Step 2: Under Pre-Login Services, enable the following options:
- Allow users to temporarily use email token authentication if an email was pre-configured.
- Allow users to re-provision their FortiToken Mobile.
Under Post-Login Services, enable Allow FortiToken Mobile self-Provisioning.
Select OK to save the configurations.
Step 3: Next, create policies for this recently created portal. Navigate to Portals > Policies > The next. On the top right, ensure Self-Service Portal is enabled. Select Create New.
Write the name of the Portal Policy and select the recently created portal from the drop-down list.
Note: the URL path. It will be used to access this portal.
For the purpose of demonstration, ‘Local Users’ of FortiAuthenticator are shown here. In a production environment, there may be multiple ‘realms‘ and multiple groups.

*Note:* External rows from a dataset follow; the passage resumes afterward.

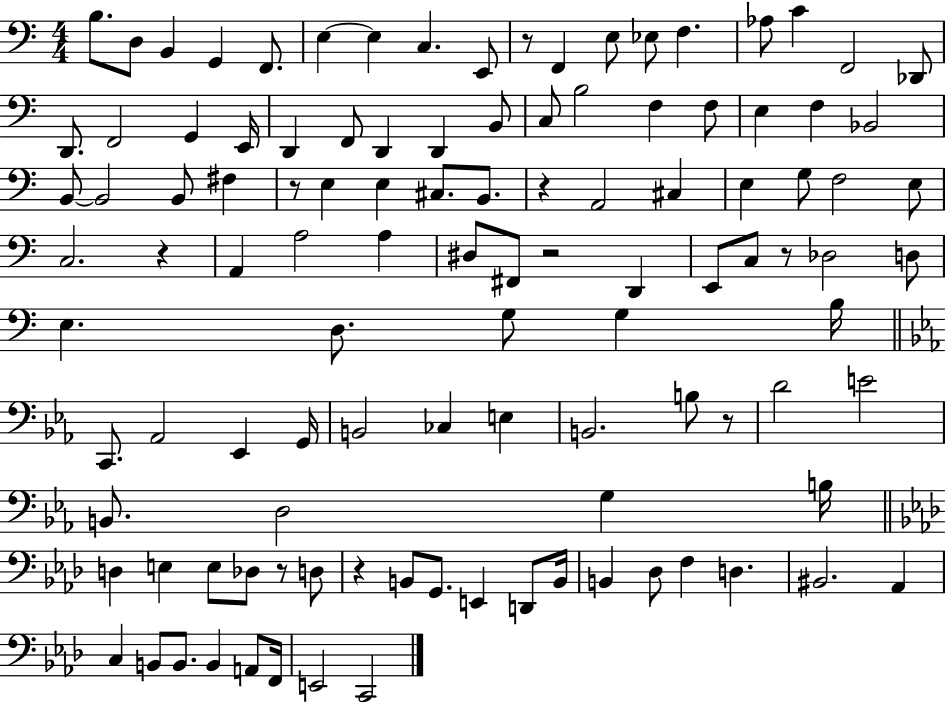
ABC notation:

X:1
T:Untitled
M:4/4
L:1/4
K:C
B,/2 D,/2 B,, G,, F,,/2 E, E, C, E,,/2 z/2 F,, E,/2 _E,/2 F, _A,/2 C F,,2 _D,,/2 D,,/2 F,,2 G,, E,,/4 D,, F,,/2 D,, D,, B,,/2 C,/2 B,2 F, F,/2 E, F, _B,,2 B,,/2 B,,2 B,,/2 ^F, z/2 E, E, ^C,/2 B,,/2 z A,,2 ^C, E, G,/2 F,2 E,/2 C,2 z A,, A,2 A, ^D,/2 ^F,,/2 z2 D,, E,,/2 C,/2 z/2 _D,2 D,/2 E, D,/2 G,/2 G, B,/4 C,,/2 _A,,2 _E,, G,,/4 B,,2 _C, E, B,,2 B,/2 z/2 D2 E2 B,,/2 D,2 G, B,/4 D, E, E,/2 _D,/2 z/2 D,/2 z B,,/2 G,,/2 E,, D,,/2 B,,/4 B,, _D,/2 F, D, ^B,,2 _A,, C, B,,/2 B,,/2 B,, A,,/2 F,,/4 E,,2 C,,2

Step 4: Select the required authentication factors and select Save and exit.
Note: Ensure that there is already an active FortiToken assigned to the user and that an email address is also set under user properties:
Scroll down and, under User Information, please ensure that an email address is configured.

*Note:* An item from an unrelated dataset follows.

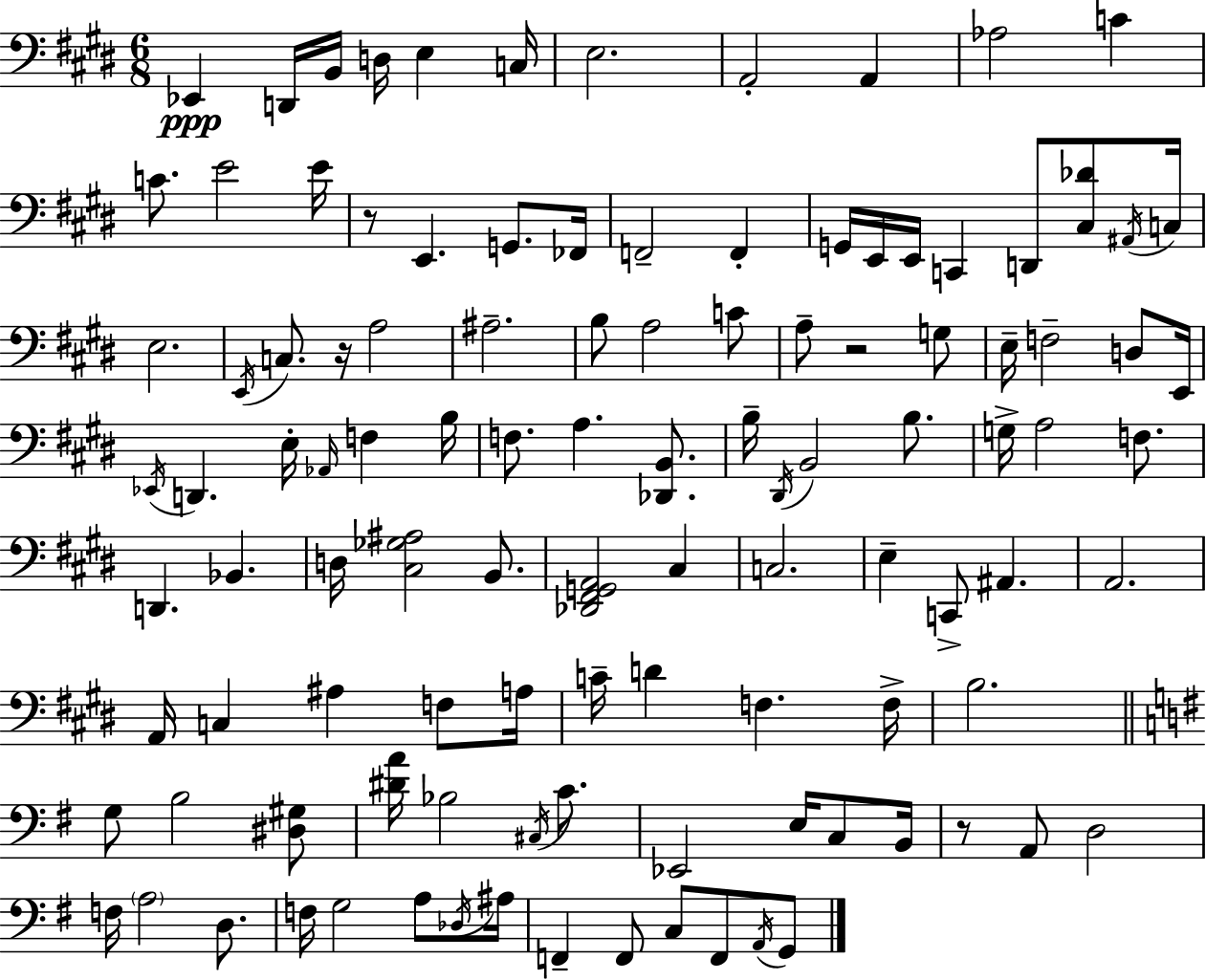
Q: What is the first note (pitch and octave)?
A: Eb2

After completing these steps, end users will use the Portal address to login to the self-service portal. In this case, the following is the URL address under the portal:
User login
Now, users can log in to the portal with their credentials.
Once the credentials are verified, the user can select ‘Lost my token‘.
A new window will appear, prompting the user for the options set earlier in the portal. Select Re-provision my FortiToken Mobile and select OK.
A ‘FortiToken Mobile has been re-provisioned‘ will appear. The user will then receive an email for the activation of FortiToken Mobile. This can also be seen in the FortiAuthenticator logs:
If the user selects ‘Switch to email authentication‘, an email will be sent to the already configured email address. Now, every time the user makes a login attempt, an email with the Token code will be sent. The user will have to enter that token to login after credentials are verified.
In some cases, the user may have changed their mobile device. They can log in to the self-service portal and provision their new device, eliminating the need to involve an IT administrator or the helpdesk.
To do this, upon logging in as a user, select ‘Multi-Factor‘:
Next, select FortiToken > Mobile. Under the activation delivery method, select Email or Scan QR Code and select OK.
The user can now re-provision FortiToken for their mobile device. They must first download and install FortiToken Mobile on their mobile device to scan the QR Code provided:
Once the code is activated, the user can use the FortiToken app to approve logins on all applications where FortiAuthenticator Token-based authentication is configured.